CAWG Publishes Juice Report
The California Association of Wine-grape Growers (CAWG) has published its annual report on trade in grape juice, concentrate and competing fruit juices. A significant industry in the United States, grape juice concentrate has strong growth potential. It is especially popular in the health-food sector, a rapidly growing segment of the food industry. Grape juice concentrate is used in drinks, frozen juice, canned juice, fruit drinks and preserves. It is also used as a sweetener in canned fruit, yogurt, cookies, cereals, candies and baby foods.
Currently, CAWG members produce more than one-half of the grapes used for grape juice concentrate. However, competition is fierce for U.S. grape juice and concentrate, as foreign suppliers produce price-competitive grape juice and concentrate.
The U.S. imported approximately $65 million worth of grape juice and concentrate in 2000, down 17% from $78 million in 1999. Argentina accounts for nearly 60% of grape juice imports to the U.S. by value, over $38 million.
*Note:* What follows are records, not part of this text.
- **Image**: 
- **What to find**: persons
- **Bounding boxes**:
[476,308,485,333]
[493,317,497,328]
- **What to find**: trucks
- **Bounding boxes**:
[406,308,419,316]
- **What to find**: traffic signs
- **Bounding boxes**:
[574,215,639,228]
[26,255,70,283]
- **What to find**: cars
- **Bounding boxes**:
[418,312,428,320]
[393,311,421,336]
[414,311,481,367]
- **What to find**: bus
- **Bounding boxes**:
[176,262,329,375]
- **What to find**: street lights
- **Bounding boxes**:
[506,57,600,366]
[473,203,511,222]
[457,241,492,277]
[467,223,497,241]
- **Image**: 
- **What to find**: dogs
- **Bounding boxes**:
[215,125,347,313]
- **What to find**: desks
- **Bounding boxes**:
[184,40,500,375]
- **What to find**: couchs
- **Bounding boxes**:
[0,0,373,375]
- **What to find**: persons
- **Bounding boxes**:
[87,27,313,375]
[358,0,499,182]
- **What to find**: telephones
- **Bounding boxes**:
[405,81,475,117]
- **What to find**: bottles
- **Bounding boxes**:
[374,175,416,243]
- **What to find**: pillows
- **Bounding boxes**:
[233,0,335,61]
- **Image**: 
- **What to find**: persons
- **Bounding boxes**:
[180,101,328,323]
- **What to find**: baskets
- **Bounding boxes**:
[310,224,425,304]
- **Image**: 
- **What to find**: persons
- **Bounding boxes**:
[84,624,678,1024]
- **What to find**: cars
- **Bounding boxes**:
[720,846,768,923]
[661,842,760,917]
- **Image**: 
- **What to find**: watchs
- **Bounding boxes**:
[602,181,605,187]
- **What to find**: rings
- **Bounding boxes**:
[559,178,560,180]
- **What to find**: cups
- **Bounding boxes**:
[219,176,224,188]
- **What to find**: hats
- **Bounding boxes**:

Other top suppliers in 2000 were Mexico, $7.4 million; Chile, $5.9 million; Brazil, $3.8 million; Italy, $3.4 million; and Spain, $3.3 million.
In 2000, the U.S. exported almost $70 million worth of grape juice and concentrate, up slightly from $69.5 million in 1999. Exports went to Canada, receiving nearly half of the total exports; Japan, 36%; South Korea, 5%; Hong Kong, 3%; and Taiwan, 2%.